On the subject of EEF (kind of), I need to mention how absolutely, amazingly wonderful Hubz is. On Tuesday the little boys, Fellers and EEF alike, were still recovering from their spoiling and sleep-depravedness. EEF had been sent to his room for something (I forget what, exactly--if I had a penny for every time...). I got involved in some laundry or cleaning task and kind of forgot he was in there (sorry EEF!). After a few minutes (he had been in there for maybe 15 minutes total) I checked on him. Shite! He had fallen asleep, which threw off the whole schedule/procedure. The correct procedure is for all the kids to nap at the same time giving me a few minutes of respite to regroup. This is especially necessary on days like that one where they are all crabby as heck. So Hubz, hearing me complain rather voluminously about EEF's untimely nap, offered to take him out on errands with him so I could have my quiet time. That was so cool, so wonderful, so nice, so sexy! And it worked. The Fellers went down for a nap, EEF was out with Daddy, Big J was socializing in typical teenaged fashion (that is--continuously), and I had a few minutes of peace. I was a much nicer Mommy the rest of the day.

***

I am looking forward to tomorrow. I am finally going to take EEF out for a Mommy and Me outing. I am taking him to see Monster House, which he has been dying to get to ever since he saw the first commercial for it.

==*==

Jobs.
1) In the post about EEF's nap, list each person named in the sentence beginning "The Fellers went down for a nap" and what that sentence says each was doing.
2) Answer these from the post about EEF's nap:
(a) About how long had EEF been in his room in total when the writer checked on him?
(b) What movie is the writer taking EEF to see?
(c) Since when has EEF wanted to see that movie?

Raw data.

==*==

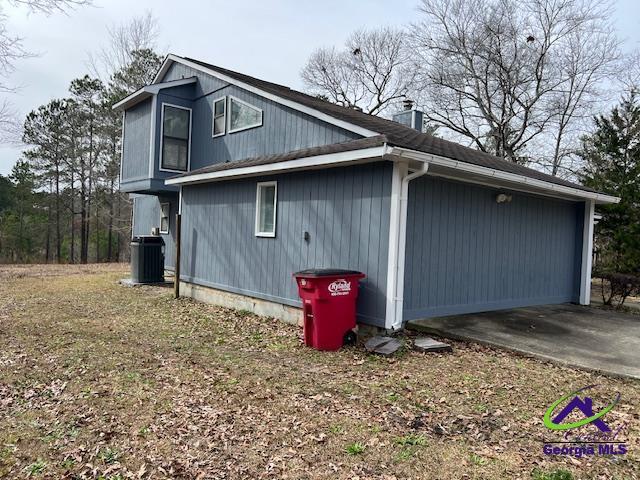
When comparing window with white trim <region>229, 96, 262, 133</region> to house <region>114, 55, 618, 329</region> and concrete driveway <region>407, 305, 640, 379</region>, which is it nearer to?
house <region>114, 55, 618, 329</region>

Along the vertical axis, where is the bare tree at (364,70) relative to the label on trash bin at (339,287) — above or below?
above

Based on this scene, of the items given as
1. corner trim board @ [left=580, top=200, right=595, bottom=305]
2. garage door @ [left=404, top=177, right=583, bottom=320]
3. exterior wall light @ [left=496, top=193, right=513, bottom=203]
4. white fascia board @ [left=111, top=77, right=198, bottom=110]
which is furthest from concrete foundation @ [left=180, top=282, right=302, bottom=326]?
corner trim board @ [left=580, top=200, right=595, bottom=305]

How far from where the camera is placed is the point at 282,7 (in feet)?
39.3

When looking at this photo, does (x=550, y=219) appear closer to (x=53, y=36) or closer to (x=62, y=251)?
(x=53, y=36)

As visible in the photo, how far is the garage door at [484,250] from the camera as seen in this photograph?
6.51 m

==*==

Outputs for the tasks.
1)
- The Fellers: napping
- EEF: out with Daddy
- Daddy: out with EEF
- Big J: socializing continuously, in typical teenaged fashion

2)
(a) Maybe 15 minutes.
(b) Monster House.
(c) Since he saw the first commercial for it.